As strange as it may sound, college might actually be the least complicated time of our lives. For four years, everything is laid out in front of us. It is one big long checklist that takes forever to complete, but at least we always usually know what the next step is. Take the BIS series, check. Some UWP classes, check. Get an internship, check. Make friends, check. Take a philosophy class and think you know everything, check. Take an ecology class and realize you know nothing, check. Go to a CALPIRG meeting because an attractive girl mind-controlled you into filling out the email form … check. Go to a frat party and do your first keg-stand … I guess that one is optional. But hey, even if you tried it and hated it, as least you can say you tried it.

That attitude doesn’t work for all things. Meth, for example. But it does work in cases of attempted self-improvement. And only time will tell if those attempts were worthwhile. Maybe the high school athlete wanted to try his hand at Magic the Gathering at weekly tournaments. Maybe the Dungeons and Dragons aficionado wanted to try martial arts. Well, this (points two thumbs at self) high school athlete wanted to try science writing, and three years later, only regretted it once. I worked with two editors before I became editor myself, and with each one, it was a struggle to get used to each one. But again, time changed that.

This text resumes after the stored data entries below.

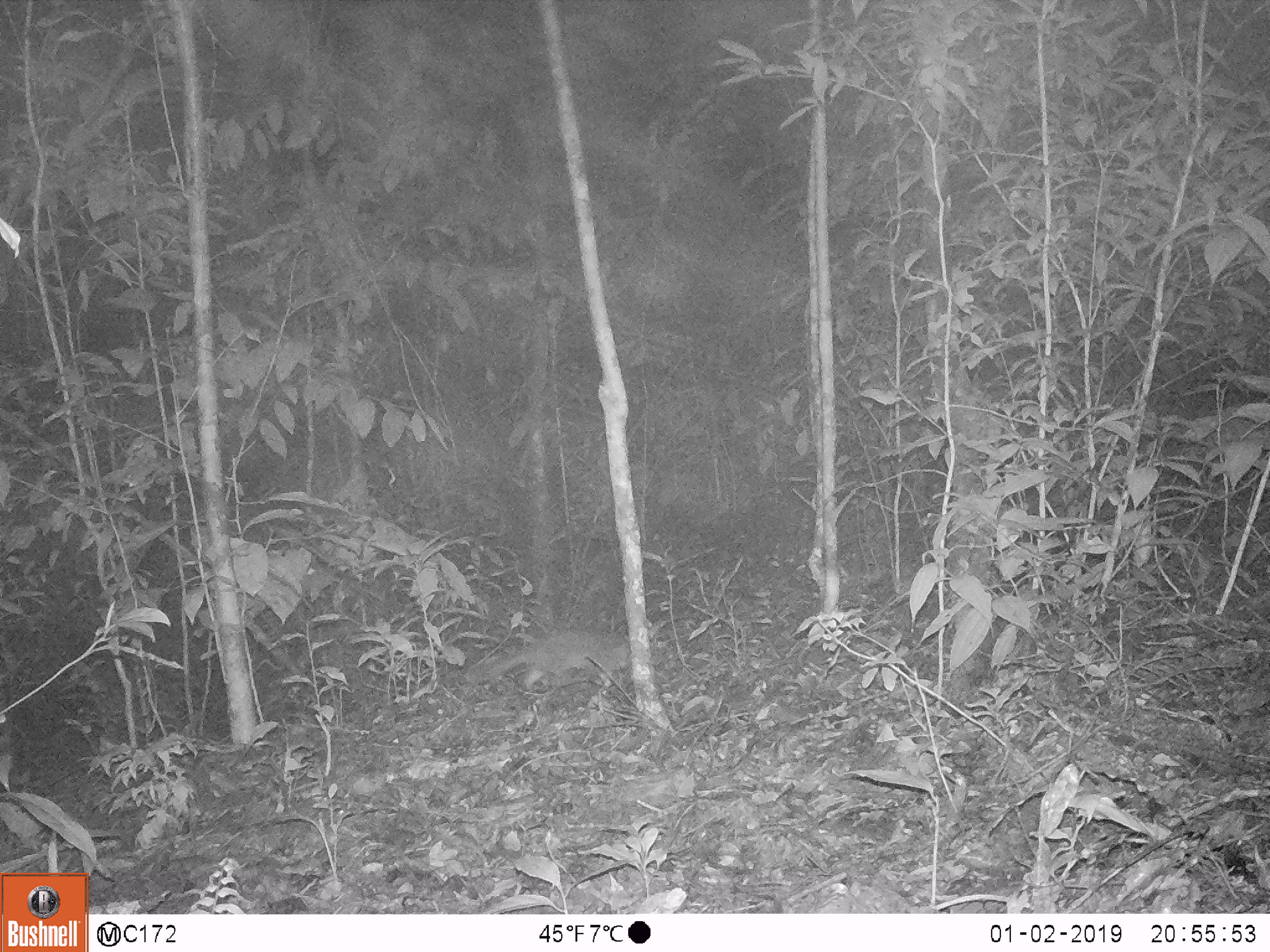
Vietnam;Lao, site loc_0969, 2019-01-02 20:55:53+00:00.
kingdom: Animalia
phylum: Chordata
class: Mammalia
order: Rodentia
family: Hystricidae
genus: Atherurus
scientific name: Atherurus macrourus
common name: asiatic brush-tailed porcupine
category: asiatic brush tailed porcupine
Asiatic brush tailed porcupine (asiatic brush-tailed porcupine) (Atherurus macrourus). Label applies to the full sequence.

I’m sure everyone has had this feeling — the feeling where you are waiting for the moment that everyone realizes that you actually have no idea what you are doing and that you have been bluffing all along. At some point, time changes that as well. And just when you are getting settled into your new position of power and respect, it’s time to train the person who will be taking your job. Taking is the wrong word … inheriting. I think that the biggest fear of moving on might be that once you are gone, everyone who is still there will realize they don’t need you. For my ego’s sake, I hope that I’ve left big shoes to fill.

This is getting too emotional, so let’s drop some knowledge. We used to think the world was flat, and we were absolutely sure, without a shred of doubt, that we were right. Nope, wrong. We used to think the Earth was the center of the solar system, and we were absolutely sure, without a shred of doubt, that the sun revolved around us. Nope, wrong again. Vikings never wore horned helmets into battle. Cracking knuckles has never been clinically shown to cause arthritis. Napoleon wasn’t actually that short (he was 5-foot-2 in the French units used at the time, which is actually closer to 5’7” in our units). Stretching actually decreases athletic performance by an average of five percent.

And don’t worry, the heartbreak of leaving your comfort zone isn’t actually a bad thing — it’s just your hormones screaming at you for making changes. That crushing feeling in your heart caused by adrenaline and cortisol is actually beneficial in small amounts. It’s hard to find a way to say, “don’t get sad too often.”

This all ties back into the “time changes all things” pattern I have been trying to follow, along with the idea of continual self-betterment. I have met people who are constantly at dizzying highs, people who are always at crushing lows and people who never stray from the middle. I can say, without a doubt in my mind, that I would rather experience the entire range of feelings, even the bad ones, than just feel the good. Without the bad, the good becomes meaningless. There is a scienc-y explanation: you build up a tolerance to the release of hormones that happiness induces.

No matter how sad we might be about leaving something amazing and moving on to something new, be excited about it. The worst that will happen is that you will have learned something new about yourself.